Cette ville s'est enrichie en seulement 40 ans grâce à l'agriculture sous serre. Un miracle économique qui ne serait pas possible sans le travail des migrants irréguliers sous les serres.

Une situation de semi-esclavage

Les syndicats dénoncent une situation de semi-esclavage. "C'est l'hypocrisie totale" s'exclame Spitou Mendi, le syndicat des travailleurs.

"Si soudain ces migrants retournent dans leurs pays, ils chercheront d'autres travailleurs car ce secteur a besoin de la main-d'œuvre que nous avons ici, une main d'oeuvre sans formation pour pouvoir en tirer profit." dénonce le syndicat.

Le rejet de cette population immigrée explique en grande partie le succès du parti d'extrême droite, Vox, qui a remporté les élections avec 29,5% des voix. Un succès qui suscite l'inquiétude dans le quartier de Las Norias, où vit une bonne partie de la population immigrée.

Crispations autour du service public

Lola Losada est la tenante du bar "El Sevillano" qui a été détruit en 2000 par des extrémistes. Elle est mariée à un marocain. Elle nous explique qu'il y a des moments où "la coexistence est difficile, où il y a une grande disparité d'opinions". Et que le succès de l'extrême droite sera "la ruine de l'Espagne et de sa jeunesse"

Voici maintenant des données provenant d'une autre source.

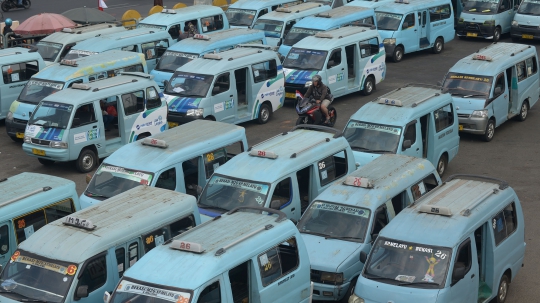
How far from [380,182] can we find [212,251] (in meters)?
3.93

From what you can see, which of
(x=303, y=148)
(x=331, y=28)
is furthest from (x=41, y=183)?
(x=331, y=28)

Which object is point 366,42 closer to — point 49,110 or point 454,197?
point 49,110

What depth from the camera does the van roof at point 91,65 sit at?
64.8ft

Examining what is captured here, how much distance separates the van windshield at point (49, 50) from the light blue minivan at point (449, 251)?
47.6 ft

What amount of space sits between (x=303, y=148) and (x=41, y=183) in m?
4.21

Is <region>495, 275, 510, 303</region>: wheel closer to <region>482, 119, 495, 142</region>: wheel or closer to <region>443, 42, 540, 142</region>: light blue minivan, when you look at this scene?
<region>443, 42, 540, 142</region>: light blue minivan

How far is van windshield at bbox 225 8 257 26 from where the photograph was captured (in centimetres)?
2806

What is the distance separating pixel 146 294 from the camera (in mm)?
9352

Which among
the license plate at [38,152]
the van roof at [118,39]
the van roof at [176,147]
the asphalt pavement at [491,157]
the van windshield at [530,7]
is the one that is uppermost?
the van roof at [118,39]

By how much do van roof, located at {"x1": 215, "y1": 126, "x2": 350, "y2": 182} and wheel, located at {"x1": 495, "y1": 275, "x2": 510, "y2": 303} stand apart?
361 centimetres

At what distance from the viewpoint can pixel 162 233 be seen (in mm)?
11289

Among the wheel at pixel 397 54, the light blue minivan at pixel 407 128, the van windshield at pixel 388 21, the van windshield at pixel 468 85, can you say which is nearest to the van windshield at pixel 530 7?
the wheel at pixel 397 54

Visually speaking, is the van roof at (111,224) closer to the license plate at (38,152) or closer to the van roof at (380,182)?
the van roof at (380,182)

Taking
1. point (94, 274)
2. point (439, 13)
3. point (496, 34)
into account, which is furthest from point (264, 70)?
point (496, 34)
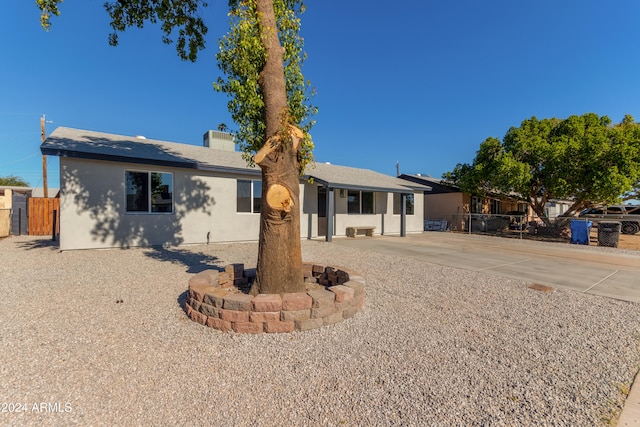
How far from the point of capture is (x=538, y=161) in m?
15.5

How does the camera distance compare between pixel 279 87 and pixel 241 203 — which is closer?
pixel 279 87

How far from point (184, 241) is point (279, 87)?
750cm

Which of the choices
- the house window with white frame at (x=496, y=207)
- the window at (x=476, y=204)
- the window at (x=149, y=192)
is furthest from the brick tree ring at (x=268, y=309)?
the house window with white frame at (x=496, y=207)

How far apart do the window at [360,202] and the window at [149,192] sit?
7.77m

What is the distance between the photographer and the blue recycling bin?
1283 centimetres

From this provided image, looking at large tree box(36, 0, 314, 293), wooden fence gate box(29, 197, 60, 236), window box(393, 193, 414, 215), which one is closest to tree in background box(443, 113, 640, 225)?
window box(393, 193, 414, 215)

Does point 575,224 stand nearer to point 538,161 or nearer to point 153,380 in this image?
point 538,161

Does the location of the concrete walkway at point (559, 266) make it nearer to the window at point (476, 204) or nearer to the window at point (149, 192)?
the window at point (149, 192)

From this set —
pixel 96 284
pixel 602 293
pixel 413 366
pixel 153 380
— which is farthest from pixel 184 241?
pixel 602 293

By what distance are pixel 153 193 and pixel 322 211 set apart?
7394 millimetres

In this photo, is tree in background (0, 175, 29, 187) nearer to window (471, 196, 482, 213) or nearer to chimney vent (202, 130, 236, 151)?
chimney vent (202, 130, 236, 151)

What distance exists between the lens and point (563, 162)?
46.6 feet

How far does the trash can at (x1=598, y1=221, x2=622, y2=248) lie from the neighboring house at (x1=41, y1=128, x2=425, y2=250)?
10.2 meters

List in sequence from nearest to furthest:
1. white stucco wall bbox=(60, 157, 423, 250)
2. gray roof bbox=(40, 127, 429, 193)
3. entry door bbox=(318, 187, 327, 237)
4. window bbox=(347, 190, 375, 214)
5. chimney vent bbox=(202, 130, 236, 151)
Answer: gray roof bbox=(40, 127, 429, 193) < white stucco wall bbox=(60, 157, 423, 250) < entry door bbox=(318, 187, 327, 237) < window bbox=(347, 190, 375, 214) < chimney vent bbox=(202, 130, 236, 151)
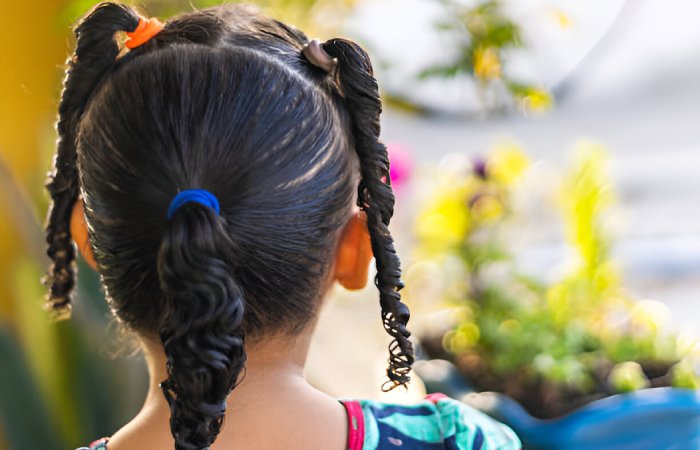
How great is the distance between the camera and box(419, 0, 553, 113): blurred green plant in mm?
1577

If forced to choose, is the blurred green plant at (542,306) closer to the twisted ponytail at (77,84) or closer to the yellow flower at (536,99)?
the yellow flower at (536,99)

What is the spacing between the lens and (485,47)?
159cm

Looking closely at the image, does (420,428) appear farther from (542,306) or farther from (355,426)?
(542,306)

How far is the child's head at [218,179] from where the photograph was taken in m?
0.65

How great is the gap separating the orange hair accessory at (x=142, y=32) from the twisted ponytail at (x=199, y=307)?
224 mm

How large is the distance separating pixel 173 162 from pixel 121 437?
0.92 feet

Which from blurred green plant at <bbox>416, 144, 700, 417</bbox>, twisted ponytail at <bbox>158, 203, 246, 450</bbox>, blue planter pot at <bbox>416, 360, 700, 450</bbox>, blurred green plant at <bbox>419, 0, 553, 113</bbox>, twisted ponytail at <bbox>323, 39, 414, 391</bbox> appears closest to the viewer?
twisted ponytail at <bbox>158, 203, 246, 450</bbox>

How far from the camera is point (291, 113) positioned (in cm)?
72

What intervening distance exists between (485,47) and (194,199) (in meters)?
1.05

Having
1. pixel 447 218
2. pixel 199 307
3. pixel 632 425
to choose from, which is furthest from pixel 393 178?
pixel 199 307

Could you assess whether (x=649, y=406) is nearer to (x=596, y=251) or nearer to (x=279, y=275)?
(x=596, y=251)

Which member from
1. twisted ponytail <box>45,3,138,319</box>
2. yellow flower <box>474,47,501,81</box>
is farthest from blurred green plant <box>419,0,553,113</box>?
twisted ponytail <box>45,3,138,319</box>

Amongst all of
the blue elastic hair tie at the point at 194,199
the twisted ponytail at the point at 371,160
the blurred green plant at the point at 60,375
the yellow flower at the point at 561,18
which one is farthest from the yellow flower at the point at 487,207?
the blue elastic hair tie at the point at 194,199

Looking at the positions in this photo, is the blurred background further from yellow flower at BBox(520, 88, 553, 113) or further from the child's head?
the child's head
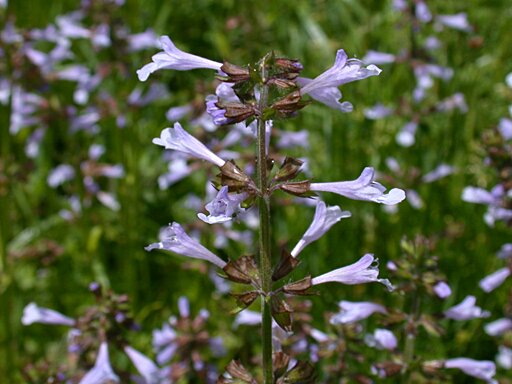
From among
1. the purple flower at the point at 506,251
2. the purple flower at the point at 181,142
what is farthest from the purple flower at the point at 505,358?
the purple flower at the point at 181,142

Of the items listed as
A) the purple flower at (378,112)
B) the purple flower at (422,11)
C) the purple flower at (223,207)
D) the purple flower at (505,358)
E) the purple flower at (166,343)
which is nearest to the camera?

La tension est vive surtout parmi les classes les plus modestes, qui se plaignent de la saturation de certains services publics comme la santé ou l'éducation. Parmi eux, le message de l'extrême droite : "Les Espagnols d'abord" fait mouche. La mairie reconnaît qu'il est nécessaire de continuer à travailler pour l'intégration.

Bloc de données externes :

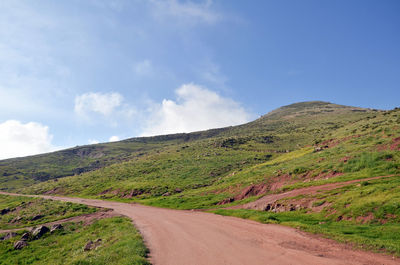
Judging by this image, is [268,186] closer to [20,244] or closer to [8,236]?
[20,244]

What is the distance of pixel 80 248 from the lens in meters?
18.4

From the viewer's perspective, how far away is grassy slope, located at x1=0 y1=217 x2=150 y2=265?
12391mm

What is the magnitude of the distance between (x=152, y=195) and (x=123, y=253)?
1475 inches

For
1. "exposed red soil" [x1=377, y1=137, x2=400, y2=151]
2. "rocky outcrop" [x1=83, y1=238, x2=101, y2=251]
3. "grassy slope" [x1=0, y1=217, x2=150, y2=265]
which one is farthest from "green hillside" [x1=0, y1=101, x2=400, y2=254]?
"rocky outcrop" [x1=83, y1=238, x2=101, y2=251]

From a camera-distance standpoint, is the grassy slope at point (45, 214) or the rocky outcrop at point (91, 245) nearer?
the rocky outcrop at point (91, 245)

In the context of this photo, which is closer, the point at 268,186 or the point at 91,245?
the point at 91,245

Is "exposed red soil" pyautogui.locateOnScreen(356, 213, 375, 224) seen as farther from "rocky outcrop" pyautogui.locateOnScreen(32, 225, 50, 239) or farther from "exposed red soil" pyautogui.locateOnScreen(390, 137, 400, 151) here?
"rocky outcrop" pyautogui.locateOnScreen(32, 225, 50, 239)

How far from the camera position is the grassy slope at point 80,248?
1239 cm

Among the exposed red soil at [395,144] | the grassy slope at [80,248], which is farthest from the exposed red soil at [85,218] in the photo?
the exposed red soil at [395,144]

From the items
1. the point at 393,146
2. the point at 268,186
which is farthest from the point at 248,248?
the point at 393,146

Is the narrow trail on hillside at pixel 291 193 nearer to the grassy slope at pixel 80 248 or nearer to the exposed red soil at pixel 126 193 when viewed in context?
the grassy slope at pixel 80 248

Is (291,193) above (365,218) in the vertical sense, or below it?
above

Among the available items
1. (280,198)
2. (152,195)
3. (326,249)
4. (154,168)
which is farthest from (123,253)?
(154,168)

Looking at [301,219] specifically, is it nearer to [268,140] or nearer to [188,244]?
[188,244]
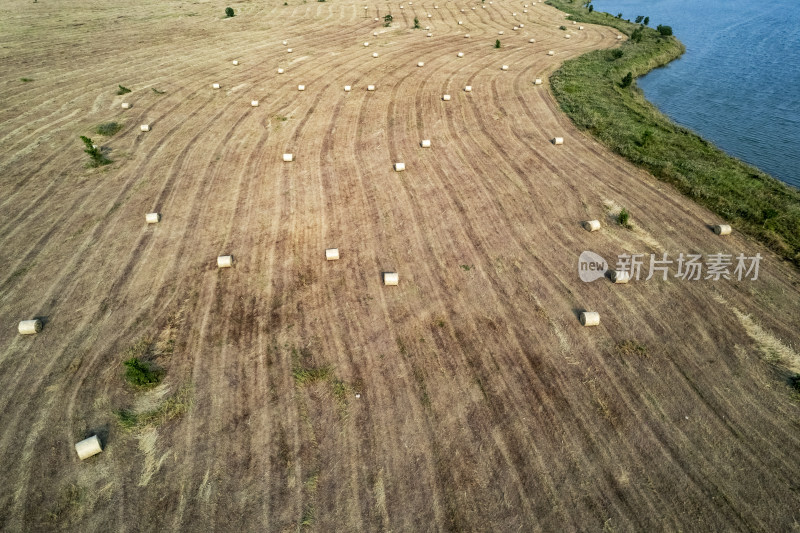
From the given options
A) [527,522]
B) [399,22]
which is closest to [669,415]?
[527,522]

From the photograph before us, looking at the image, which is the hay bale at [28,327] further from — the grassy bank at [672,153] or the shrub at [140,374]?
the grassy bank at [672,153]

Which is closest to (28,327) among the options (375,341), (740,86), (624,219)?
(375,341)

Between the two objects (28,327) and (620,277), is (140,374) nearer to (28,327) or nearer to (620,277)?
(28,327)

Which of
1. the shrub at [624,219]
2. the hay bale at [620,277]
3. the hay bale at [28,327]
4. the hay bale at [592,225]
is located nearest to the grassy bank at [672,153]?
the shrub at [624,219]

"Nous avons une capacité limitée" explique le maire de la ville, Francisco Gongora. "En ce moment, il est vrai que nous avons quelques problèmes, par exemple pour scolariser les enfants près de chez eux". Et d'ajouter : "Il est nécessaire de travailler beaucoup plus sur la question de l'immigration. Nous ne l'avons pas pris suffisamment au sérieux. »

Une population désabusée

Mais ce vote est aussi une punition et l'expression d'une certaine lassitude contre les partis traditionnels.

"Nous sommes déçus, abandonnés par le gouvernement régional" affirme Manolo Lopez, sympathisant de Vox. "Les socialistes sont aux commandes depuis 36 ans et ne se souviennent de nous que lorsque les élections arrivent. »

D'autres arguments ont donné des ailes à l'extrême droite comme l'indépendance catalane... Ou encore l'espace donné aux revendications féministes.